* **Directive**:
Write out, please, the line containing "What amount of" together with all lines after it, up to and including the last one, with no other output.

* **Data supplied**:
_ _ _ _ _ _ _

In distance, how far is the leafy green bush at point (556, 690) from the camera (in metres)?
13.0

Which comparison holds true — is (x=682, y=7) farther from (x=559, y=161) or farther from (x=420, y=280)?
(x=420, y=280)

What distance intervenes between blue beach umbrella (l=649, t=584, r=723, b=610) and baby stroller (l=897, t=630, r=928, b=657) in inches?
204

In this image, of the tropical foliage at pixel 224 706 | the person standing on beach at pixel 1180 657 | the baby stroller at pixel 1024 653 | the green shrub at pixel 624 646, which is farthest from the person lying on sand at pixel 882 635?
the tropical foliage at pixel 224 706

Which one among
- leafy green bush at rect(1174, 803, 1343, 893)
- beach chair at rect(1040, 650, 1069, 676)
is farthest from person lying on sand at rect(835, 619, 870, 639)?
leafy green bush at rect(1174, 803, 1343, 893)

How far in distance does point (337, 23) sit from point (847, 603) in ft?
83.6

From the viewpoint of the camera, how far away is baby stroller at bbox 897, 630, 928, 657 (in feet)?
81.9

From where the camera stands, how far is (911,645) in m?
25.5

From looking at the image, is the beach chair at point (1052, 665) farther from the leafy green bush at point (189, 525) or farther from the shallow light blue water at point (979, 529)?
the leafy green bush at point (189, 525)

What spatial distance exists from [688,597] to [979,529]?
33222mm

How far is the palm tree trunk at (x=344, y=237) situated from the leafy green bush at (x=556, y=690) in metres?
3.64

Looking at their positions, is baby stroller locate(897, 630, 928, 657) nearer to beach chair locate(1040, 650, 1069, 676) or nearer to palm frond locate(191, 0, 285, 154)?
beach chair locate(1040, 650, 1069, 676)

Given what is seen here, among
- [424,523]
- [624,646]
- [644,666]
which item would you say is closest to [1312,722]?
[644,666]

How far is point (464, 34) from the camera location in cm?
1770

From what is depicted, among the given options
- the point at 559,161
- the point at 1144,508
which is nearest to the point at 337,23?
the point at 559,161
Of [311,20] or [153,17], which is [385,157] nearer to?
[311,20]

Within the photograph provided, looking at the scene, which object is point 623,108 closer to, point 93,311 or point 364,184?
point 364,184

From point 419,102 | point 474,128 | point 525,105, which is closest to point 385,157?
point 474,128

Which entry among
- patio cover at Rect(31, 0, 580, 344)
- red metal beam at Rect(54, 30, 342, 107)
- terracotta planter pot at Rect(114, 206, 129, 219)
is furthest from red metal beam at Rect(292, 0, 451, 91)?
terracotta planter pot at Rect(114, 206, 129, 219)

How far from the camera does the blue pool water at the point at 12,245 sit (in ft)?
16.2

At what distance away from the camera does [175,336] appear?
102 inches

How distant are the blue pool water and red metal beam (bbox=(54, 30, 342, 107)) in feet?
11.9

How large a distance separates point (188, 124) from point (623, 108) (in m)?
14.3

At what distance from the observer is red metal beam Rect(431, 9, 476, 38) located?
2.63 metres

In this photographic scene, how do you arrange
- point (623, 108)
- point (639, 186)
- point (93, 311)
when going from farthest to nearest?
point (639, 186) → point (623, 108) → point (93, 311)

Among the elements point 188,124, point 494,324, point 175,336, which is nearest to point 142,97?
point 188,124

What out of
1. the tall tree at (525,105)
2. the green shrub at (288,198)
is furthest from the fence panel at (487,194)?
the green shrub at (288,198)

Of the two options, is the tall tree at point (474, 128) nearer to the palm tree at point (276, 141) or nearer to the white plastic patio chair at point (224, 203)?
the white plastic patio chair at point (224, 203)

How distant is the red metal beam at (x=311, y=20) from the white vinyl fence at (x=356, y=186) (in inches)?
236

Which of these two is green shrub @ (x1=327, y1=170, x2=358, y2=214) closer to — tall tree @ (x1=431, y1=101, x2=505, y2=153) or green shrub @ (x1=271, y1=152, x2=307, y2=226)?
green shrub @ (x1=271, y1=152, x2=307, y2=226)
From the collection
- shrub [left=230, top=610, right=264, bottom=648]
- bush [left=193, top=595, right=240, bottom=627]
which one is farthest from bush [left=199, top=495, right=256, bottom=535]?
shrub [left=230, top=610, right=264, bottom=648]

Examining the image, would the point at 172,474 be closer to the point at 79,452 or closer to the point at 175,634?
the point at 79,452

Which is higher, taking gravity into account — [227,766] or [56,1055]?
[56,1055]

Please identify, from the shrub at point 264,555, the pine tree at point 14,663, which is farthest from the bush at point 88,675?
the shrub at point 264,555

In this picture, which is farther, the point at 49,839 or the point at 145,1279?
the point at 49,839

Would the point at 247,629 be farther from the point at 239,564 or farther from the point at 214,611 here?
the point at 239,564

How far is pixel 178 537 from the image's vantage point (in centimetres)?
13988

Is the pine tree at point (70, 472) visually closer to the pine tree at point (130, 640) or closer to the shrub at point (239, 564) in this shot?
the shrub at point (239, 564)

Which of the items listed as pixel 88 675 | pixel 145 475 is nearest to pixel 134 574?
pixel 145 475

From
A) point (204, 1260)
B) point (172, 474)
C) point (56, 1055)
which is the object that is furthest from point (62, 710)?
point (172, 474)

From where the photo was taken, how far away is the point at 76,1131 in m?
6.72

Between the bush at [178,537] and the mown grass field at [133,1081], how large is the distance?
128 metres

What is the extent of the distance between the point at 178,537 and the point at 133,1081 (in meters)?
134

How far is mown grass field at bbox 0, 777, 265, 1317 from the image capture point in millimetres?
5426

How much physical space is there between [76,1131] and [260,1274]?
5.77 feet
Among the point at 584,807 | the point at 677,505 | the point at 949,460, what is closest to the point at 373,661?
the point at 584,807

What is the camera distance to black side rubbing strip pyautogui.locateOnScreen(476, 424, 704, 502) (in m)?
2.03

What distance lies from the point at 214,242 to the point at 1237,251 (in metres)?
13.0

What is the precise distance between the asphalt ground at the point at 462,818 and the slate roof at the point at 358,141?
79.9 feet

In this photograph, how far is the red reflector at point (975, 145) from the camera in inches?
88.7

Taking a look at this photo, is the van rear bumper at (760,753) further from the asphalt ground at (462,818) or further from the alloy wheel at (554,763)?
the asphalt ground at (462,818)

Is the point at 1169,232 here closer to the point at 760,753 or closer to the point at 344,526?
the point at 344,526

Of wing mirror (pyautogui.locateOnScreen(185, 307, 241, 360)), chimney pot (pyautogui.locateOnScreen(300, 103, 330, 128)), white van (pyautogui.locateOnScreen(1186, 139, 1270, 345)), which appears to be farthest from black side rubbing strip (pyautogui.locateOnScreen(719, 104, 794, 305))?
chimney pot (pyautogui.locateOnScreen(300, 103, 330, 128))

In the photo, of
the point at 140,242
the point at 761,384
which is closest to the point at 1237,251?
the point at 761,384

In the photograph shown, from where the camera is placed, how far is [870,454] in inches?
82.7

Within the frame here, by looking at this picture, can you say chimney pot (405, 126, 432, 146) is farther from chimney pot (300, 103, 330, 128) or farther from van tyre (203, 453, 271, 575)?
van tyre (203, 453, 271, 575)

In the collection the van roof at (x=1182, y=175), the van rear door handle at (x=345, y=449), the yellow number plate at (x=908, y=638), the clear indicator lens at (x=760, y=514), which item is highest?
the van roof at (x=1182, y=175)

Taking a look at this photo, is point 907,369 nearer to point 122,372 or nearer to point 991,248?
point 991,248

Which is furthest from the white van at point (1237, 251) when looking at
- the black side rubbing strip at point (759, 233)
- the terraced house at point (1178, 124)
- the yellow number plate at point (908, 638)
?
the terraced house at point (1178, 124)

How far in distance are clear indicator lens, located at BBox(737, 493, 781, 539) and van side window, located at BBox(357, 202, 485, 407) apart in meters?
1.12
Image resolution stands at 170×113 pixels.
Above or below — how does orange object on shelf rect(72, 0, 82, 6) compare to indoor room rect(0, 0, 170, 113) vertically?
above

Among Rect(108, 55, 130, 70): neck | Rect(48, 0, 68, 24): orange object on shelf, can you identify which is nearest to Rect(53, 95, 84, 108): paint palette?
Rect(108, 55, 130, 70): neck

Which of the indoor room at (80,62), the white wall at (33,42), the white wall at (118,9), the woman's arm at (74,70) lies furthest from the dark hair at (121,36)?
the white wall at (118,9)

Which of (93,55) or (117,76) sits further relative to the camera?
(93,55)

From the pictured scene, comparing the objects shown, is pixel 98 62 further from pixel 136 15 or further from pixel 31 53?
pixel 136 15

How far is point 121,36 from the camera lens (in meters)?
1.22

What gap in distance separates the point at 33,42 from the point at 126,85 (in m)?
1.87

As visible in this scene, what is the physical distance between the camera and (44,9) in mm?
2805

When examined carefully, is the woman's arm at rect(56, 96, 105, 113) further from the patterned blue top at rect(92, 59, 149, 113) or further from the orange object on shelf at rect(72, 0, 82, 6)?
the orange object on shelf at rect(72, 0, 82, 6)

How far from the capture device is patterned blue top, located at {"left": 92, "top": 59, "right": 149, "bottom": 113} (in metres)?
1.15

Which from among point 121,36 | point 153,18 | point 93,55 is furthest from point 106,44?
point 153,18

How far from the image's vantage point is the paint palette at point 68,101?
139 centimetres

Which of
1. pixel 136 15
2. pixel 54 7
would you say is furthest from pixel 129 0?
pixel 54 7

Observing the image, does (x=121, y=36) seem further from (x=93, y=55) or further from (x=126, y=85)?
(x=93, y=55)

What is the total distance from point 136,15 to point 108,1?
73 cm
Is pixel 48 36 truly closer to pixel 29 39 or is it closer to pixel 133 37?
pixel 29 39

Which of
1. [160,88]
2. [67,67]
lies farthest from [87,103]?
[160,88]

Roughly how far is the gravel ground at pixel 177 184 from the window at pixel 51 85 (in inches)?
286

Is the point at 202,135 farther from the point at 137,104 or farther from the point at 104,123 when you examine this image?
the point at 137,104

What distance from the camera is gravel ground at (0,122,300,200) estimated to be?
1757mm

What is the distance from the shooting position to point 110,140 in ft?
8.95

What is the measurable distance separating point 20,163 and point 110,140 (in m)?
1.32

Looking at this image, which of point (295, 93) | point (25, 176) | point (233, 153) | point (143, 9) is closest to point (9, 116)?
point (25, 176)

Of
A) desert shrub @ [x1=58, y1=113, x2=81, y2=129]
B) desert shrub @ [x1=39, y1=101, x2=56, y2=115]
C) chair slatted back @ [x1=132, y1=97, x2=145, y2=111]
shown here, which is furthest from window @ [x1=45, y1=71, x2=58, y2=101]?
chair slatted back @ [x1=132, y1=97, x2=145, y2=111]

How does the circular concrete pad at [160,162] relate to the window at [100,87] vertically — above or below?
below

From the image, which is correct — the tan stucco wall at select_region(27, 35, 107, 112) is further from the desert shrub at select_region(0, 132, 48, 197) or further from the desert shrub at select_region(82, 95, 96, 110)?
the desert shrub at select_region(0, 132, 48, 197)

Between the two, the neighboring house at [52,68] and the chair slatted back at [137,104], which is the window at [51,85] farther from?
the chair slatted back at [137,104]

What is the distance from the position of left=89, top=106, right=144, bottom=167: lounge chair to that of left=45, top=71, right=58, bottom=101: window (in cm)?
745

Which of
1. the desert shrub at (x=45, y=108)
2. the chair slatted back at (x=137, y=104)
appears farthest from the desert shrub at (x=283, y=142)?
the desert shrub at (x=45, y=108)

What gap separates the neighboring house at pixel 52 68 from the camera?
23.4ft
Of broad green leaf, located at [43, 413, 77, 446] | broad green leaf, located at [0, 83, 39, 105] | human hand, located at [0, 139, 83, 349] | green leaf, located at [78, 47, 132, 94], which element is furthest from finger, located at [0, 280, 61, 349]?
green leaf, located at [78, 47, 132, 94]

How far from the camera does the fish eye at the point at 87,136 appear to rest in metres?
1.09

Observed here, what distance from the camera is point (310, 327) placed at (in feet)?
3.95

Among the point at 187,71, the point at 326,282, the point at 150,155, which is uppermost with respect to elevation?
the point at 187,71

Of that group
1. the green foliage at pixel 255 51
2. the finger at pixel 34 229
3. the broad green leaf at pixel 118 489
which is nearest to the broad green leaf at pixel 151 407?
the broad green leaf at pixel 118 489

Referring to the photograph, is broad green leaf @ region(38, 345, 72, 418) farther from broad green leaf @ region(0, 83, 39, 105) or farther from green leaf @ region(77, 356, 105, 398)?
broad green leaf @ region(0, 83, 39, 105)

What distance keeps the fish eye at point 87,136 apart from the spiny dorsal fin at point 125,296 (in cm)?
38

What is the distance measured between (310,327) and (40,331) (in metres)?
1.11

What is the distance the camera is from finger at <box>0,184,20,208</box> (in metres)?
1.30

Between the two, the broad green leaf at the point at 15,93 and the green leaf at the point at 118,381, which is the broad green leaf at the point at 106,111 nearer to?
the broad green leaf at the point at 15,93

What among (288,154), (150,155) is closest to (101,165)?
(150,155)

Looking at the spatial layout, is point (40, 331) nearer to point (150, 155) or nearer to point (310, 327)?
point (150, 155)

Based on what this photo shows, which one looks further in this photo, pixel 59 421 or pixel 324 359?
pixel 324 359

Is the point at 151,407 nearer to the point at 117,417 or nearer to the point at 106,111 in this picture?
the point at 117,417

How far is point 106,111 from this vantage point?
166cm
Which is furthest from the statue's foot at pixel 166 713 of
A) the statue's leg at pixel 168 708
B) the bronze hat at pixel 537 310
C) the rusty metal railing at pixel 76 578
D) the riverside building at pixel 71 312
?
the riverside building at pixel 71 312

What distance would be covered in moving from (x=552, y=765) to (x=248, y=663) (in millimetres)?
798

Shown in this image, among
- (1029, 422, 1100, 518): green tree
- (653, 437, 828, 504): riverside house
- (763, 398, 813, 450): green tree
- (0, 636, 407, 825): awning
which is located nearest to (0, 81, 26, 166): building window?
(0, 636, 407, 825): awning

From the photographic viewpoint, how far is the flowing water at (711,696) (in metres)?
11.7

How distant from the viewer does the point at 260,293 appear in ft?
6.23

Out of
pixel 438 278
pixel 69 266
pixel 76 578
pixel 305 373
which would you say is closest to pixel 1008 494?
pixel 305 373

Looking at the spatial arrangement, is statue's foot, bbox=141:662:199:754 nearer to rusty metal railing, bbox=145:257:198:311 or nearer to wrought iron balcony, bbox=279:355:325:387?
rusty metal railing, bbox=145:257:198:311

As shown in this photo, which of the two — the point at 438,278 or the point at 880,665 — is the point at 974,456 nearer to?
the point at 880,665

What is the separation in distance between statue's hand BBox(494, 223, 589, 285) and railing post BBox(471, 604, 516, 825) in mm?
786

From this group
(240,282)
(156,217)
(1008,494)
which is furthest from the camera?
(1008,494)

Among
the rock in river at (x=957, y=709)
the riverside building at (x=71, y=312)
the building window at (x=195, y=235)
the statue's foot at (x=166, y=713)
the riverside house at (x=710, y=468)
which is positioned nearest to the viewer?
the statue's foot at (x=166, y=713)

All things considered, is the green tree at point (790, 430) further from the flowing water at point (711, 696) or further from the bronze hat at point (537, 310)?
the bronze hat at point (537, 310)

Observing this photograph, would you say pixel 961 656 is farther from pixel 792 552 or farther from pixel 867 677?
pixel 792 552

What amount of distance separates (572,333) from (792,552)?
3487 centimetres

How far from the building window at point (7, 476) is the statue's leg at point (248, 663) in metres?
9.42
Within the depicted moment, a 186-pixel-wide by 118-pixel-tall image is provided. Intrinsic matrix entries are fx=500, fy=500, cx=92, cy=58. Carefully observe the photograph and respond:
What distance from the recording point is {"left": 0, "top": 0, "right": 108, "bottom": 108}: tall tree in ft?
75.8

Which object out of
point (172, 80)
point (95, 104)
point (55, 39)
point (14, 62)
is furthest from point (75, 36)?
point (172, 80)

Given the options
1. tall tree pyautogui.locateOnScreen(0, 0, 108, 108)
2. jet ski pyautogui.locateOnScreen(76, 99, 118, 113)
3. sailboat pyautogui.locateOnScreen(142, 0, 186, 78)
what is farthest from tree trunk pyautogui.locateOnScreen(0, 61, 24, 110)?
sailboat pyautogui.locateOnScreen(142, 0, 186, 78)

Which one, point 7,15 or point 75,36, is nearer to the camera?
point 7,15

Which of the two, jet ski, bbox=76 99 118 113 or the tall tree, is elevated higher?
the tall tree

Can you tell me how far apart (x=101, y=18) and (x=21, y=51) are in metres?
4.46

_ _ _ _ _ _ _

* **The answer**:
What amount of distance separates (572,333) from (792,552)?
3487 centimetres

How far from the building window at point (7, 476) is the statue's leg at point (248, 663) in metres?
9.42
Within the depicted moment, a 186-pixel-wide by 118-pixel-tall image is provided. Intrinsic matrix entries are fx=500, fy=500, cx=92, cy=58. Carefully observe the photograph and respond:
What distance from the recording point is {"left": 0, "top": 0, "right": 108, "bottom": 108}: tall tree in ft?
75.8

Which object out of
point (172, 80)
point (95, 104)
point (55, 39)
point (14, 62)
is furthest from point (75, 36)?
point (172, 80)

Given the options
1. tall tree pyautogui.locateOnScreen(0, 0, 108, 108)
2. jet ski pyautogui.locateOnScreen(76, 99, 118, 113)
3. sailboat pyautogui.locateOnScreen(142, 0, 186, 78)
what is farthest from tree trunk pyautogui.locateOnScreen(0, 61, 24, 110)?
sailboat pyautogui.locateOnScreen(142, 0, 186, 78)

Which one, point 7,15 or point 75,36, is nearer to the camera?
point 7,15

Which of the two, jet ski, bbox=76 99 118 113 or the tall tree, is elevated higher?
the tall tree

Can you tell me how far apart (x=101, y=18) and (x=21, y=51) are in metres?
4.46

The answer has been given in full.